Sea turtles remain a major target for poachers in the Andaman Islands, who pose a threat to tribes like the Jarawa and Sentinelese. © Wikimedia

The arrest follows alarming reports suggesting that poachers and illegal fishermen have been getting extremely close to the Sentinelese, who live on nearby North Sentinel Island.

Officially, India has a “hands-off, eyes-on” policy – protecting the Sentinelese from forced contact but monitoring them, from a distance, to check for problems. However, recent comments from the tribal affairs ministry in New Delhi have raised concerns that a more active approach might be adopted.

Minister Jural Oram reportedly said: “Today it is not yet clear how many of them are alive. We need to do something otherwise they will become extinct one day… making contact with the Sentinelese still remains a challenge.”

Uncontacted tribes like the Sentinelese are the most vulnerable people on the planet. They are at risk of being wiped out by violence from outsiders who steal their land and resources, and diseases like flu and measles to which they have no resistance.

Although the Jarawa have had limited contact with settlers living near their forest for almost twenty years, they remain extremely vulnerable. In 1999 and 2006, the tribe suffered from outbreaks of measles, a disease which has wiped out many tribes worldwide following contact with outsiders.

The Jarawa have lived by fishing and foraging in the Andaman Islands for millennia. But encroachments from British and then Indian settlers have made life increasingly difficult for them. © Survival

There is concern that unless more is done to protect the boundaries of the Jarawa reserve and the seas around North Sentinel Island, and to prosecute those who steal their food, the tribes could face further disasters. These tribes rely entirely on the foods they can hunt and gather from the sea and the forest in order to continue their self-sufficient ways of life.

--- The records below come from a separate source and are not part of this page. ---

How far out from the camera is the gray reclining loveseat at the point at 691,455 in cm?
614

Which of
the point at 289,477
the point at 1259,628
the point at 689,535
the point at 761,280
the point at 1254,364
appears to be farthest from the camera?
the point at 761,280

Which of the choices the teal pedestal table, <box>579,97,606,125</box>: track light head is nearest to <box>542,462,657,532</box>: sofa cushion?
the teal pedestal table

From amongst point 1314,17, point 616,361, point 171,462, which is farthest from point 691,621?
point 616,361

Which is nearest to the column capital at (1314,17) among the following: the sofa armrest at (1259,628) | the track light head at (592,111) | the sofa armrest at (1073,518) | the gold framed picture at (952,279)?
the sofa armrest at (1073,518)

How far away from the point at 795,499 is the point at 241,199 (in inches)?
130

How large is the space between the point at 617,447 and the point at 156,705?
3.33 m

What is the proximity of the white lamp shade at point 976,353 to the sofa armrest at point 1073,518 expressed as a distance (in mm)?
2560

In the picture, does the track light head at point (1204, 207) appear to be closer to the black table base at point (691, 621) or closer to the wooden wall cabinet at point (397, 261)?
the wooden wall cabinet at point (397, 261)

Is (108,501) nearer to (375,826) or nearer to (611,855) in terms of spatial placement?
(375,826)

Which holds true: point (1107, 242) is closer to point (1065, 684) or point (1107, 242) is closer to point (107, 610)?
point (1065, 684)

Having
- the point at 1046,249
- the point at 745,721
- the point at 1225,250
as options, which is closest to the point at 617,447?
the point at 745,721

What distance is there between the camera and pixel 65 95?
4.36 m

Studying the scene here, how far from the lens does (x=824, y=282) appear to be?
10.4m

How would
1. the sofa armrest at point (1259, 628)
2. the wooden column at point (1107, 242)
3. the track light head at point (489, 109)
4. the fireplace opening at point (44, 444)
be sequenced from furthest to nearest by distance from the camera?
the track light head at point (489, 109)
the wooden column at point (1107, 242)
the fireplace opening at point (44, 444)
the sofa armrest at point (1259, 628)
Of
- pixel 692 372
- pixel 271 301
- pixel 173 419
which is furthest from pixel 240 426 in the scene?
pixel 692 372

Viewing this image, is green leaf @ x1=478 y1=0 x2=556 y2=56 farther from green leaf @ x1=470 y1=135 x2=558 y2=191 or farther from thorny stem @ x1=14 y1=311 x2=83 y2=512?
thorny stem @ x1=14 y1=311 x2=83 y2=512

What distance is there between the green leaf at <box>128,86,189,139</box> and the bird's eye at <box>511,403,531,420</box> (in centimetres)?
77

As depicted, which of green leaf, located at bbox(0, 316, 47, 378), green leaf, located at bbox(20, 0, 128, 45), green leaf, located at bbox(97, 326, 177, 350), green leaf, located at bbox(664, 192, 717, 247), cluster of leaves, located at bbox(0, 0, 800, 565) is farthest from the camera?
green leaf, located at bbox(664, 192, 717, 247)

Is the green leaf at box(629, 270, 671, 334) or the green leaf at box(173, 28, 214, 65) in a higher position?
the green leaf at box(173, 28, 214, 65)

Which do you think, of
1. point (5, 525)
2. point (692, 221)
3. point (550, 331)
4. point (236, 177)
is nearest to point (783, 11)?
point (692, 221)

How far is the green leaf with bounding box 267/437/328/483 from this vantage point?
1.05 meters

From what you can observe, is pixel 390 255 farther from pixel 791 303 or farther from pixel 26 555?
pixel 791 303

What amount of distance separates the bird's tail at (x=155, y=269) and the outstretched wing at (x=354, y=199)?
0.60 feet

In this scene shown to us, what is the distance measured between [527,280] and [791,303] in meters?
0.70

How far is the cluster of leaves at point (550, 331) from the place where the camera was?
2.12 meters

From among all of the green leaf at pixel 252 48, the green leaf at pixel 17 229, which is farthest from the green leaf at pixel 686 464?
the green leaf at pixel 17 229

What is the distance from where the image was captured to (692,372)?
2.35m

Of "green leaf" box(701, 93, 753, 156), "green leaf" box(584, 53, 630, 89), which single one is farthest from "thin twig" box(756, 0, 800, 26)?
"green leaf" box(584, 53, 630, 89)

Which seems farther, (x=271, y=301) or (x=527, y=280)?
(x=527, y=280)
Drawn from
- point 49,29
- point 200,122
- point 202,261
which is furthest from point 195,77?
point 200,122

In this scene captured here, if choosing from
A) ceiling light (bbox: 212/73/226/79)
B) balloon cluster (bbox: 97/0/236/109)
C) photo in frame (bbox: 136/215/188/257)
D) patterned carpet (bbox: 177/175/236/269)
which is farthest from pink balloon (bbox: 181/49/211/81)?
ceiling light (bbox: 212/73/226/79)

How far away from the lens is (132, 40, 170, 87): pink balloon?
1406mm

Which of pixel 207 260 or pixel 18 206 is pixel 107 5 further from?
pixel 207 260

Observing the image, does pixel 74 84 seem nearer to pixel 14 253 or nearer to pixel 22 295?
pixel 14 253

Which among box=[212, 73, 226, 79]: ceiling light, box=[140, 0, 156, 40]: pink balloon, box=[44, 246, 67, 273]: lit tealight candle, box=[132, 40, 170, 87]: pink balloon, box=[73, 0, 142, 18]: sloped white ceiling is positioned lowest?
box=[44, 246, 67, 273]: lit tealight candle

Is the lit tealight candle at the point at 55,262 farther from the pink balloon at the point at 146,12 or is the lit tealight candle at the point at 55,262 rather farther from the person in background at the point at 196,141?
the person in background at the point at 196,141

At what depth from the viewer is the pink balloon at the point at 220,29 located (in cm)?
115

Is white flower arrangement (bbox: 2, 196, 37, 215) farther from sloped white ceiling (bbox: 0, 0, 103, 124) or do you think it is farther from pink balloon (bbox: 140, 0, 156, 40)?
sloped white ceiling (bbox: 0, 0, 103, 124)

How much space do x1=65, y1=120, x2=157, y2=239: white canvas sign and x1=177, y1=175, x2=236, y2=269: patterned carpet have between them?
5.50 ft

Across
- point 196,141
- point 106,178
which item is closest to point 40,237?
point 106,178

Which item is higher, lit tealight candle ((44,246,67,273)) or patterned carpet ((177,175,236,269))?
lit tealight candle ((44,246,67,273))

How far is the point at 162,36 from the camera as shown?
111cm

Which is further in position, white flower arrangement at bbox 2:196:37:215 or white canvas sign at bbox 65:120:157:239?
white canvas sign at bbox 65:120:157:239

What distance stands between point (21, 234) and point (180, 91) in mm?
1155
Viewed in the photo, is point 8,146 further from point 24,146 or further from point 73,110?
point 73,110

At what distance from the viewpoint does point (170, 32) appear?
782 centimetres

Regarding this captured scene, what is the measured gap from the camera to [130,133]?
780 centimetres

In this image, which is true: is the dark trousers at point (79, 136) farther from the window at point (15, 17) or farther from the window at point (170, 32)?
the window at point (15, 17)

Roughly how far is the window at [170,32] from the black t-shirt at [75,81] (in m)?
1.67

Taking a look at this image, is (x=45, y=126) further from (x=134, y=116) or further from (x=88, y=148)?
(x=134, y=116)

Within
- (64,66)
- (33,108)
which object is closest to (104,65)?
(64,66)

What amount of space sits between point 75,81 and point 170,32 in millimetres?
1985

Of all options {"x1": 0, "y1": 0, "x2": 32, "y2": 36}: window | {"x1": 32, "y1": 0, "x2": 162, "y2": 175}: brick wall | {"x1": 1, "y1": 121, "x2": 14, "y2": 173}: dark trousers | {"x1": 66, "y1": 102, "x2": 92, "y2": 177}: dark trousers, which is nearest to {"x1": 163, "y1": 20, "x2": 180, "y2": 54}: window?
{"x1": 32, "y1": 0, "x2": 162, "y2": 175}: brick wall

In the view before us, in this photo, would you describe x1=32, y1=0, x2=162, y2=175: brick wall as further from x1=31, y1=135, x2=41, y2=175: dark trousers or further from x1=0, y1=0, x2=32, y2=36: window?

Survival is leading the global fight for uncontacted tribes’ rights. The organization launched a film in May 2017 starring actors Sir Mark Rylance and Gillian Anderson, with the aim of spreading the message that uncontacted tribes face catastrophe unless their land is protected.

Survival’s Director Stephen Corry said: “The Indian government is responsible for ensuring that the Jarawa, Sentinelese and other Andaman tribes can determine their own futures, unmolested by outsiders. They should learn from the dreadful experiences of forced contact that took place under British colonial rule, when whole tribes were wiped out. The Jarawa and Sentinelese must have their land protected, or they face annihilation.”